Influencing thinking or shaping destinies
Established in 1974 the New Delhi based The Energy and Resources Institute (TERI) is an environmental think tank for over three decades now. Among many of TERI’s initiatives is the Lighting a Billion Lives Initiative launched in 2005 which aims to bring electricity to energy starved rural areas of India through solar energy. The initiative has taken solar energy to remote places like Sundarbans, West Bengal and Thar Desert, Rajasthan.
Delhi Metro, Kalindi College
Energy from the tube
Millions in Delhi use its tube, known as the Delhi Metro, which is helping make the capital city more liveable. A group of undergraduate students from Physics and Computer Department at Kalindi college, Delhi University, discovered an innovative way of harnessing wind energy churned out by Metro trains to generate electricity. The project, undertaken by Kalindi College, has also got the backing of Delhi Metro Rail Corporation (DMRC), which allowed the students to install a turbine on trial basis at one of the underground metro stations. Enthused, the project got EUR 21,217 sanction from Delhi University as well. Harnessing renewable energy is the need of the hour when no country in the world has developed low carbon economy.
A grassroots champion
Sanjit Bunker Roy attended some of the prestigious and elite schools and was a national squash champion. After conducting a survey of water supplies in 100 drought prone areas, Roy established the Social Work and Research Centre in 1972, now called Barefoot college. Its mission soon changed from a focus on water and irrigation to empowerment and sustainability. The programmes focused on setting up water pumps near villages and training the local population to maintain them without dependence on outside mechanics, providing training as paramedics for local medical treatment, and on solar power to decrease dependence and time spent on kerosene lighting.

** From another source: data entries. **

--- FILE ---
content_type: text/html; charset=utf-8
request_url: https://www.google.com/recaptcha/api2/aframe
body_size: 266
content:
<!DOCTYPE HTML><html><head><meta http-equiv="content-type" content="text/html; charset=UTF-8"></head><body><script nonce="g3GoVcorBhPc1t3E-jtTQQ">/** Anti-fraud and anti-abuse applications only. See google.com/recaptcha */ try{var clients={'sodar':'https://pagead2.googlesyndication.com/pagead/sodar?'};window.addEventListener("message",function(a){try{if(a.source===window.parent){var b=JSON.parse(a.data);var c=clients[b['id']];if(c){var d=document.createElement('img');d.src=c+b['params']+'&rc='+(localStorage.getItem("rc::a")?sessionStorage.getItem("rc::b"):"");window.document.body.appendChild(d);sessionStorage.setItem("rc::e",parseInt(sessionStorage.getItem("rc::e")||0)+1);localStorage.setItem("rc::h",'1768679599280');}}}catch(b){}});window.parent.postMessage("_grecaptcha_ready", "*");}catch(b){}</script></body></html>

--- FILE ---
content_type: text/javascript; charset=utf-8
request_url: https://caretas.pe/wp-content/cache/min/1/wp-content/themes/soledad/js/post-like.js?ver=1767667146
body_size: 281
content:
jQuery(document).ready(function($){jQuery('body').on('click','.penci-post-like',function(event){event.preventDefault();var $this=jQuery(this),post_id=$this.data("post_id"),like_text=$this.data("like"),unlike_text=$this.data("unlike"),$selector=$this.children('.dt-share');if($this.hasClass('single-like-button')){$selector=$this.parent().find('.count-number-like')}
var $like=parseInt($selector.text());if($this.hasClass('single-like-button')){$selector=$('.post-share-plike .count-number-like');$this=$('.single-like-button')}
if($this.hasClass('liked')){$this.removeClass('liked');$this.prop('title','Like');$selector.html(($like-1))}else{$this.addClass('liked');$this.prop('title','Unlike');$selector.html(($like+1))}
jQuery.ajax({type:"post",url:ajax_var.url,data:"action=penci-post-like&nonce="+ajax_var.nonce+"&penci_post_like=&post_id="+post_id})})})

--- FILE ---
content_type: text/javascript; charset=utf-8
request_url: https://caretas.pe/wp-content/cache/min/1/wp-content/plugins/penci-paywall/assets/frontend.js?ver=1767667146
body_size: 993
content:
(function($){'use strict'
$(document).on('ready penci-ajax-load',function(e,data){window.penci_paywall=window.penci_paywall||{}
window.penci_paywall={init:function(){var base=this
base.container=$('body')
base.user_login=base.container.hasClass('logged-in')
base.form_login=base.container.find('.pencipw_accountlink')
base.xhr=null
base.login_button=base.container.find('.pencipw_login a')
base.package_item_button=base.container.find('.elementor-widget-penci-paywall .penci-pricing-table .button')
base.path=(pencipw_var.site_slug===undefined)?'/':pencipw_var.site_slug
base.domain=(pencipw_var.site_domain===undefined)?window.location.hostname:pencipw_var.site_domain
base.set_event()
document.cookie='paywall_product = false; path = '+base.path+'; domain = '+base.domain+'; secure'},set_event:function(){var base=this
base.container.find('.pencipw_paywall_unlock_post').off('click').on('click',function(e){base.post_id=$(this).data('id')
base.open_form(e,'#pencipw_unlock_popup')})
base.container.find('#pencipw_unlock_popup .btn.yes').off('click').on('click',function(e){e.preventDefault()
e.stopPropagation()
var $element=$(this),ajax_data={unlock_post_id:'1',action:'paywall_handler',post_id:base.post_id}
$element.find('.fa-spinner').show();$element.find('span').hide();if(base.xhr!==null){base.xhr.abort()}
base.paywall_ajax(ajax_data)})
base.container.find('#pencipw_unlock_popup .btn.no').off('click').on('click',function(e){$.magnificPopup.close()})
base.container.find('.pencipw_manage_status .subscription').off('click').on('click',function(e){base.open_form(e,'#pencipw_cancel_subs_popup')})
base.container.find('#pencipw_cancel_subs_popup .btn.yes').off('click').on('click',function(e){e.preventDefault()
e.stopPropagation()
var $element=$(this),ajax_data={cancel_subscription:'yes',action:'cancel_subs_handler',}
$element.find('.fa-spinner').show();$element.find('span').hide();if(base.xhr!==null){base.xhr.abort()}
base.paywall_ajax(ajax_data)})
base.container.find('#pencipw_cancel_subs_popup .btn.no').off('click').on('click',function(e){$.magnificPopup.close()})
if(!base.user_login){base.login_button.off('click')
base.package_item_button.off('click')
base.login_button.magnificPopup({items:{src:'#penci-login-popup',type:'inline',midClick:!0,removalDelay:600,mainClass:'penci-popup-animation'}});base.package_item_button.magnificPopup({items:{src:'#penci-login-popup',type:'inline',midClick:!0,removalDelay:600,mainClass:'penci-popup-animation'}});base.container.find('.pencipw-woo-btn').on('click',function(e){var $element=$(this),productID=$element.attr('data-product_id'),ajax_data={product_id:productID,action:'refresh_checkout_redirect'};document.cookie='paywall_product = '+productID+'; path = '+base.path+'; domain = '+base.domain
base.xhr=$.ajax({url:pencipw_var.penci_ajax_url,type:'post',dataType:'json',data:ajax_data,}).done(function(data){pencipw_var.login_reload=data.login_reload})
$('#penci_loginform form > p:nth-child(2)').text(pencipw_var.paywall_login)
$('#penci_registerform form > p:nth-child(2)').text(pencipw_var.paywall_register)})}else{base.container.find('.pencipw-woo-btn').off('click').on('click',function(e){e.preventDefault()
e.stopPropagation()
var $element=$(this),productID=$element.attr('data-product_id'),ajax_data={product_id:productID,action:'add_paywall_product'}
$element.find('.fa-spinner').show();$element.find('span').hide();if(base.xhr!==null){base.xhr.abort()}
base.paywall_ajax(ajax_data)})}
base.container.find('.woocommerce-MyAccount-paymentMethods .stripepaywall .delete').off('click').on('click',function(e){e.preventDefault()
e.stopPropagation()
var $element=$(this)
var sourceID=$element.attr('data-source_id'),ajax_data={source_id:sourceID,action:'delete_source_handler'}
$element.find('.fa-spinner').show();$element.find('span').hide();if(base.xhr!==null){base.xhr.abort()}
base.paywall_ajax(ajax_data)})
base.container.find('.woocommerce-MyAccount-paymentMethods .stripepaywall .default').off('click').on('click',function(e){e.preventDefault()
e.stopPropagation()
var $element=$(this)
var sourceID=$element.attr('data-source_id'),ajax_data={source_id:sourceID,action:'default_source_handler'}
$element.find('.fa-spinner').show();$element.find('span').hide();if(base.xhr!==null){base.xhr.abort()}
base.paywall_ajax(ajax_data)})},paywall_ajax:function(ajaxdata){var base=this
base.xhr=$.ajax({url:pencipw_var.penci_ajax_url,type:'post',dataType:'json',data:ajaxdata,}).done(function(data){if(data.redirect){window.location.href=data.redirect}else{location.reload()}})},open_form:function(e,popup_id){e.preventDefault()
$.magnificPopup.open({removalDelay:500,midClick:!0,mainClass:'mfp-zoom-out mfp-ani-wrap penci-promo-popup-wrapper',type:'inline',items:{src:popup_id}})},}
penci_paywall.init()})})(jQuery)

Cooking on clean, cheap technology
This Pune-based organisation sells biomass stoves and fuel to domestic and commercial users and claims it is 30-40 pc cheaper than LPG. The fuel comes in the form of pellets made from agri-waste. Though agri-waste has been used to generate power, this was the first time it was being used for cooking. In 2011, the World Economic Forum identified First Energy as one of 25 firms globally “whose cuttingedge technologies are transforming business and society”. Developed in collaboration with Indian Institute of Science in Bangalore, First Energy is targeting households in villages and small towns, encouraging housewives to give up cooking on chulhas (stoves).
Energy from the Tub Not a paper tiger
An Indian environmentalist, a political activist and a major proponent of the green concept of sustainable development, Narain has been with the India-based Centre for Science and Environment since 1982. She is currently the director general of the Centre for Science and Environment, the director of the Society for Environmental Communications and publishes the fortnightly magazine Down To Earth. Recipient of Stockholm Water Prize in 2005, nothing escapes Sunita – whether it is water conservation, over use of pesticide, soil degradation, air pollution, cola controversy or Maggi. Sunita has helped make Indian government and business accountable.
T V Anupama
Kicking a healthy campaign
Pesticide-ridden food is a norm in India. However, with a no-nonsense food regulator around, one cannot take a chance. This is exactly what is happening in India’s southern state of Kerala where TV Anupama, the food safety commissioner is busy conducting raids on adulterators and has even banned a popular spice manufacturer from selling adulterated products.